Correction on float and int

valembe · 10-30-2008, 02:19 PM

Code:

#include "stdafx.h"
#include <iostream>
#include <fstream>
using namespace std;

int main()
{
	float d = 0.00;
	int x = 3, y = 9;
	
	d = x/y;
	
	cout<<d<<endl;
	return 0;
}

If i want a float result is the right way to do it??

CRC123 · 10-30-2008, 02:43 PM

Quote:

Originally Posted by valembe

Code:

#include "stdafx.h"
#include <iostream>
#include <fstream>
using namespace std;

int main()
{
	float d = 0.00;
	int x = 3, y = 9;
	
	d = x/y;
	
	cout<<d<<endl;
	return 0;
}

If i want a float result is the right way to do it??

No, x or y would need to be a float or cast to a float in order for d to have the actual floating point answer.

Search on google for 'implicit type conversion'

abolishtheun · 10-30-2008, 03:03 PM

The compiler first looks at "x/y", and performs integer division because neither x nor y are floats. Then after it gets that value, it sees the lvalue is a float, so it converts the result to a float.

dmail · 10-30-2008, 08:09 PM

Adding to what others have said there is a floating point cast happening here.

Code:

float d = 0.00;

This is a double cast to a float, although initialisation is not required here it would be

Code:

float d = 0.f;

Just for completeness

Code:

#include <iostream>
int main()
{
	int x = 3, y = 9;
	float d( static_cast<float>(x)/y );
	std::cout<<d<<std::endl;
}

abolishtheun · 10-30-2008, 09:04 PM

why not just (float)x/y?

dmail · 10-31-2008, 05:59 AM

"why not just (float)x/y?"
Because that is a C cast and the code is C++. It was late when I posted that and it really should be static_cast I will fix the post.

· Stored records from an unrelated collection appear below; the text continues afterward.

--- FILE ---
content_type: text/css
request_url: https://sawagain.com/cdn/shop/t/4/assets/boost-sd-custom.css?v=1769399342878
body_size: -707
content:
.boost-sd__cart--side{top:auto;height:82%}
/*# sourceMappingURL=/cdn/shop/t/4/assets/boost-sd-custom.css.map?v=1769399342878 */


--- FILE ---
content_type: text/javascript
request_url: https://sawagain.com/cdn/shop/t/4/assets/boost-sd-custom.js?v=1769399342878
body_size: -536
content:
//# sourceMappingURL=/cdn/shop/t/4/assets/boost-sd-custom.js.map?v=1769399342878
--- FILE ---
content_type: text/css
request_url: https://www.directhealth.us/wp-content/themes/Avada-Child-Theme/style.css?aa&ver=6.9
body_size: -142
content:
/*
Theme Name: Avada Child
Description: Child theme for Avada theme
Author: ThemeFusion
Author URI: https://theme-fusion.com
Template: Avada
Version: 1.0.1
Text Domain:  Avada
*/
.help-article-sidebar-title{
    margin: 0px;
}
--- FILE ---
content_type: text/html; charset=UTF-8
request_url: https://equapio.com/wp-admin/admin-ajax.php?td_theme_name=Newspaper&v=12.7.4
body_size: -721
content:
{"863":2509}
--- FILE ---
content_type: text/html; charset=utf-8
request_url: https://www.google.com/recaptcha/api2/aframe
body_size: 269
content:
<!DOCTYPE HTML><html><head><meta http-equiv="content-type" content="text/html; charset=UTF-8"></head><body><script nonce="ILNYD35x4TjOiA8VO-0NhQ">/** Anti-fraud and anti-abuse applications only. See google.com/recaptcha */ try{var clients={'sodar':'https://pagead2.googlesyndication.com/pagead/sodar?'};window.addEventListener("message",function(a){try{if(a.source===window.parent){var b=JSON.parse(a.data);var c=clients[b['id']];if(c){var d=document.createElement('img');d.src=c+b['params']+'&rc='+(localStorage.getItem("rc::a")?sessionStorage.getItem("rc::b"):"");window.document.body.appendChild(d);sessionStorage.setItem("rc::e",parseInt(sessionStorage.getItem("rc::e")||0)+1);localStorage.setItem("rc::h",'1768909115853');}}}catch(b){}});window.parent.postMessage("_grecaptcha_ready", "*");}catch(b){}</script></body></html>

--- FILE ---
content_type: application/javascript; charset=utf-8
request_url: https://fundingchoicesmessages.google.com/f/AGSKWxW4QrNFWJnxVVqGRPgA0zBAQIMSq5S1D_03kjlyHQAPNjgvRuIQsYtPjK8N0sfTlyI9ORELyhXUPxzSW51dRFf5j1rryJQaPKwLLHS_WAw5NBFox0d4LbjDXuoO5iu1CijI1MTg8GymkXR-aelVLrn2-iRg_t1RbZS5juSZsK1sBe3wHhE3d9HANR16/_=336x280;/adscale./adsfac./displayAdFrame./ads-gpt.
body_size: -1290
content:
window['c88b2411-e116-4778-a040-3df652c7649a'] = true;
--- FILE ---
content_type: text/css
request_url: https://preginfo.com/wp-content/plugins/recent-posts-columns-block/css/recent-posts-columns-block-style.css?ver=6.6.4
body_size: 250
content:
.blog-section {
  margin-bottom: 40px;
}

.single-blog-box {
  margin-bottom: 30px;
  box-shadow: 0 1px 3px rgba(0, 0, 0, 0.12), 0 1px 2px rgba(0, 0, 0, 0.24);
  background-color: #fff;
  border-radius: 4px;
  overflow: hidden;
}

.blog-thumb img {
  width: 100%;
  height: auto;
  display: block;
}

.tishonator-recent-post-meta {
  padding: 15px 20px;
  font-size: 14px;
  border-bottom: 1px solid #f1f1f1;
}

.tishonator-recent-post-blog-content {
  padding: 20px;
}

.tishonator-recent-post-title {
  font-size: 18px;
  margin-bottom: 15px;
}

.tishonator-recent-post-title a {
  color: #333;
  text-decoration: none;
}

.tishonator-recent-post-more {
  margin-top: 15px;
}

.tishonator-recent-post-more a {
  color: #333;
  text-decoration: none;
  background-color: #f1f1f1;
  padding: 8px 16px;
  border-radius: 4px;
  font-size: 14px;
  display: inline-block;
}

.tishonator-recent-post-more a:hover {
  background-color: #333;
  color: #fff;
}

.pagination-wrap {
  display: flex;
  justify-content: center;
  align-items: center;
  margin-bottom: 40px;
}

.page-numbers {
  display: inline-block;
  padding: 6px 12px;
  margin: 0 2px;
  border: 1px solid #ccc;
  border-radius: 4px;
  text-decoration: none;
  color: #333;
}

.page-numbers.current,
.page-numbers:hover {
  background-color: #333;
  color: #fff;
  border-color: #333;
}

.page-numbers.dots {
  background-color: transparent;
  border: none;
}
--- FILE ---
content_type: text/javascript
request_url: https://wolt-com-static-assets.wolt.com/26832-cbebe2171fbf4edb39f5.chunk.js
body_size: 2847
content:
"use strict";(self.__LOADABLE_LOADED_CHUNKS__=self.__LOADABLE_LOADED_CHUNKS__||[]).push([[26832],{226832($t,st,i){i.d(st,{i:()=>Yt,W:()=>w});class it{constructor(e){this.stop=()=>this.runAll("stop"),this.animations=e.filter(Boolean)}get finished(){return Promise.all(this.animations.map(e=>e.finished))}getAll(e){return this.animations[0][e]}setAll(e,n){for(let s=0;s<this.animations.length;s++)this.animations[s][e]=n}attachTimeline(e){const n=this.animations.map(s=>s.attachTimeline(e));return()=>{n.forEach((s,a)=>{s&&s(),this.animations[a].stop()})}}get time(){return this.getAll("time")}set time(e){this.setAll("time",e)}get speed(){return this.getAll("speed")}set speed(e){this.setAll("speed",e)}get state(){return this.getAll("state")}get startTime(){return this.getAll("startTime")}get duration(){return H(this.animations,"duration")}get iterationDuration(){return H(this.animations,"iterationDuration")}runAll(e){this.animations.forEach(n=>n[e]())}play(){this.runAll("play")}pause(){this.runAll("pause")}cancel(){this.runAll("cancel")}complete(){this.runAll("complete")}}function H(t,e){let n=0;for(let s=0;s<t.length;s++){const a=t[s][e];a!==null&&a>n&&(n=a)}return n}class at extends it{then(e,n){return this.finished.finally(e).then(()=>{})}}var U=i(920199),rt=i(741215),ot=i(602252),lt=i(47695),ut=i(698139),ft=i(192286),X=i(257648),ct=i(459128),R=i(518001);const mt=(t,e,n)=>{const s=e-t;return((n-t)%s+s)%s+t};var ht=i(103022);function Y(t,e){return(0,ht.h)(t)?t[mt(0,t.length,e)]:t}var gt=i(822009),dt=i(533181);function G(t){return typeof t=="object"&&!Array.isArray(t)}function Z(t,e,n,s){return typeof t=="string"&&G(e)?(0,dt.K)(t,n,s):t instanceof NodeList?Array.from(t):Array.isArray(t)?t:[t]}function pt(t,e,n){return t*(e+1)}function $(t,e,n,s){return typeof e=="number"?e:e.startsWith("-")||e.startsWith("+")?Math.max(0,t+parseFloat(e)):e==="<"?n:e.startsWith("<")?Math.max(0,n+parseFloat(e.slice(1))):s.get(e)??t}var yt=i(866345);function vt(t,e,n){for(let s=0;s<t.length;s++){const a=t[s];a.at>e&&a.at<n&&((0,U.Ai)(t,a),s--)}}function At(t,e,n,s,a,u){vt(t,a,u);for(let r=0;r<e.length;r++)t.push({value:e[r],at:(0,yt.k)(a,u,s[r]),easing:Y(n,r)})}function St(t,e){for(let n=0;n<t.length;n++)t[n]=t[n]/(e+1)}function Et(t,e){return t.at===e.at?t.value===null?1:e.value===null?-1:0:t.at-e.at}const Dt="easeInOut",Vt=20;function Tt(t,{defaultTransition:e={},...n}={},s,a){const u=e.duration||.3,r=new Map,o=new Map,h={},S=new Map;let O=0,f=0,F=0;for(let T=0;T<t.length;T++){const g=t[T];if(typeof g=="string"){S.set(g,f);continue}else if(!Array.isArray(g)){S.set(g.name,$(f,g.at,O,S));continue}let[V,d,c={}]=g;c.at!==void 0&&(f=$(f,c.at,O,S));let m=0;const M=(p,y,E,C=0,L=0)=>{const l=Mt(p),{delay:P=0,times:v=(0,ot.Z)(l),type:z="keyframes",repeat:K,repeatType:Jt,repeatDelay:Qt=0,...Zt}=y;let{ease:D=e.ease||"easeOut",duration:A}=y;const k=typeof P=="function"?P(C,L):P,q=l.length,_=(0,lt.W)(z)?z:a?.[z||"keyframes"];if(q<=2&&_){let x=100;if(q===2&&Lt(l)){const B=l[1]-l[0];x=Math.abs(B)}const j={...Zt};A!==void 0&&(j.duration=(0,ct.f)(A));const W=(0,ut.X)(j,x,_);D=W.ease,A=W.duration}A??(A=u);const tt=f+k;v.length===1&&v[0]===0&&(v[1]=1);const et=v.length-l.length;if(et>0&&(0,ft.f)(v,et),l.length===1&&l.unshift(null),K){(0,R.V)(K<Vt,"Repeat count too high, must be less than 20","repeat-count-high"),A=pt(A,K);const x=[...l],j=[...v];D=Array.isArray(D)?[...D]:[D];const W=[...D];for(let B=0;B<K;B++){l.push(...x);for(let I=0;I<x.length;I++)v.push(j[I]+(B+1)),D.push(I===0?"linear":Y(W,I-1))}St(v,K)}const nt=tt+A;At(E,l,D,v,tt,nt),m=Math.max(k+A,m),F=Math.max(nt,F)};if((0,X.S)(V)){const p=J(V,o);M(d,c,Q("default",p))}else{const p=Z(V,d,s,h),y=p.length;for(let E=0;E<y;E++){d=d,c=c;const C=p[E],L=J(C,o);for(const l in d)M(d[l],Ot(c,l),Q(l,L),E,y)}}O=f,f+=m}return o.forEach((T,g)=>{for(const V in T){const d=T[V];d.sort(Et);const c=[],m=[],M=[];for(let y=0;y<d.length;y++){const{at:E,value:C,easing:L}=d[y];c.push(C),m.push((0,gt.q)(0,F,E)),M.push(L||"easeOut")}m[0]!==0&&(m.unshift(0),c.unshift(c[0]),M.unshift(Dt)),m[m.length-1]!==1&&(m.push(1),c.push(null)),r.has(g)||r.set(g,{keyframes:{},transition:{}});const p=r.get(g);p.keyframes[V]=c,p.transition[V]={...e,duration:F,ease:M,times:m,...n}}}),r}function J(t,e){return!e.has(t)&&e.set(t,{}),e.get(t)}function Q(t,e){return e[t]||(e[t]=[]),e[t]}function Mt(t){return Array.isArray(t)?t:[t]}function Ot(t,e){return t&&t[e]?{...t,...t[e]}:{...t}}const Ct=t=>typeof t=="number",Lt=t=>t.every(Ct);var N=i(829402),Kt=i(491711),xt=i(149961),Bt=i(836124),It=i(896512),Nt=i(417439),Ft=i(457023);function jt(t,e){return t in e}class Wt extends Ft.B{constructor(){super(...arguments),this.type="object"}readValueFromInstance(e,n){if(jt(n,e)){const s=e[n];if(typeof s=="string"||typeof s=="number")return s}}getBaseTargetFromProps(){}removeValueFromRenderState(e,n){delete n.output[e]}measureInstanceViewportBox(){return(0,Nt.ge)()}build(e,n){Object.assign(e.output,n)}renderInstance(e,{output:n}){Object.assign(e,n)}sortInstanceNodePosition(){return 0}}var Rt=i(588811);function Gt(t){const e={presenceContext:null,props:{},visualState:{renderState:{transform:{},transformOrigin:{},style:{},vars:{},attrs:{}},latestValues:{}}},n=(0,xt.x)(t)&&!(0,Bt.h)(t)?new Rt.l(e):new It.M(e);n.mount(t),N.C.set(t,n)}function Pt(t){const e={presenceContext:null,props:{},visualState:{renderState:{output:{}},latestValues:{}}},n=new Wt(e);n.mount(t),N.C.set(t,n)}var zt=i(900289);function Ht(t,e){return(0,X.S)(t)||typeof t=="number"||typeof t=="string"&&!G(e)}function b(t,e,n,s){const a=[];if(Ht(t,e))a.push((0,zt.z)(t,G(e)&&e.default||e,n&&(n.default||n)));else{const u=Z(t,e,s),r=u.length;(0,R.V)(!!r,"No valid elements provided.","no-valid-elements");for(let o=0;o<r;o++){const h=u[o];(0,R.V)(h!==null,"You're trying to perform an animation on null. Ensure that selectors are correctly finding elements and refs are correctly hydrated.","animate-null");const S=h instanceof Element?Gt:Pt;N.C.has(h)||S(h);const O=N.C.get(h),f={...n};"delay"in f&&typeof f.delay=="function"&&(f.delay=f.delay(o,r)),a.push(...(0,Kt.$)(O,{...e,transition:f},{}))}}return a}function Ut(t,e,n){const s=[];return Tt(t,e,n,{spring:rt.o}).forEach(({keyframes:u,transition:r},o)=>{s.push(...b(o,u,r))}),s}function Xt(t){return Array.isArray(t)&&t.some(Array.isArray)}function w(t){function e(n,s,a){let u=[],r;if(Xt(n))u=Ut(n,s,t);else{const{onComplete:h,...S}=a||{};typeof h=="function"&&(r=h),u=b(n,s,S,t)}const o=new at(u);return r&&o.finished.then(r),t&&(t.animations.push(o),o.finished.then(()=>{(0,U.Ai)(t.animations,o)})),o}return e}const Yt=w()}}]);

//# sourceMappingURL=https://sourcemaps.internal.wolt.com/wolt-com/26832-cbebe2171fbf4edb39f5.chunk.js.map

valembe · 11-01-2008, 12:02 PM

Quote:

Originally Posted by dmail

"why not just (float)x/y?"
Because that is a C cast and the code is C++. It was late when I posted that and it really should be static_cast I will fix the post.

Thanx guys!! (float)x/(float)y worked..

CRC123 · 11-01-2008, 12:38 PM

Quote:

Originally Posted by valembe

Thanx guys!! (float)x/(float)y worked..

You really only need to do it on one of them. As long as one of them is a float, it will do floating point division.

Sergei Steshenko · 11-01-2008, 12:47 PM

Quote:

Originally Posted by CRC123

You really only need to do it on one of them. As long as one of them is a float, it will do floating point division.

A better practice is to explicitly convert all the types involved.

dmail · 11-01-2008, 03:22 PM

Quote:

Originally Posted by Sergei Steshenko

A better practice is to explicitly convert all the types involved.

Can you please explain why you think this is "better practice" please?

Sergei Steshenko · 11-01-2008, 03:29 PM

Quote:

Originally Posted by dmail

Can you please explain why you think this is "better practice" please?

Because you do not have to remember what a compiler does for you and what it doesn't.

It's especially important if you deal with more than one language, and type conversion rules are different.

nishamathew1980 · 11-02-2008, 05:11 AM

Instead of doing a typecasting operation [ (float) x/ (float) y ] - why don't you define the variables itself as float [ float x = 3.00, y = 9.00; ]

As per me - that would be a better programming practice per se!

Linux Archive

Sergei Steshenko · 11-02-2008, 05:19 AM

Quote:

Originally Posted by nishamathew1980

Instead of doing a typecasting operation [ (float) x/ (float) y ] - why don't you define the variables itself as float [ float x = 3.00, y = 9.00; ]

As per me - that would be a better programming practice per se!

Strictly saying, you should write

float x = 3.00f

not

float x = 3.00

- the latter means "3.00" is considered to be double.

Better yet, this is more or less what I do:

Code:

#define MY_FLOAT_TYPE float
// #define MY_FLOAT_TYPE double
...
MY_FLOAT_TYPE x = (MY_FLOAT_TYPE)3;
MY_FLOAT_TYPE y = (MY_FLOAT_TYPE)4.1;

, etc.

The points are:

define a type macro (or a typdef);
always explicitly declare with the above;
always explicitly cast to the above.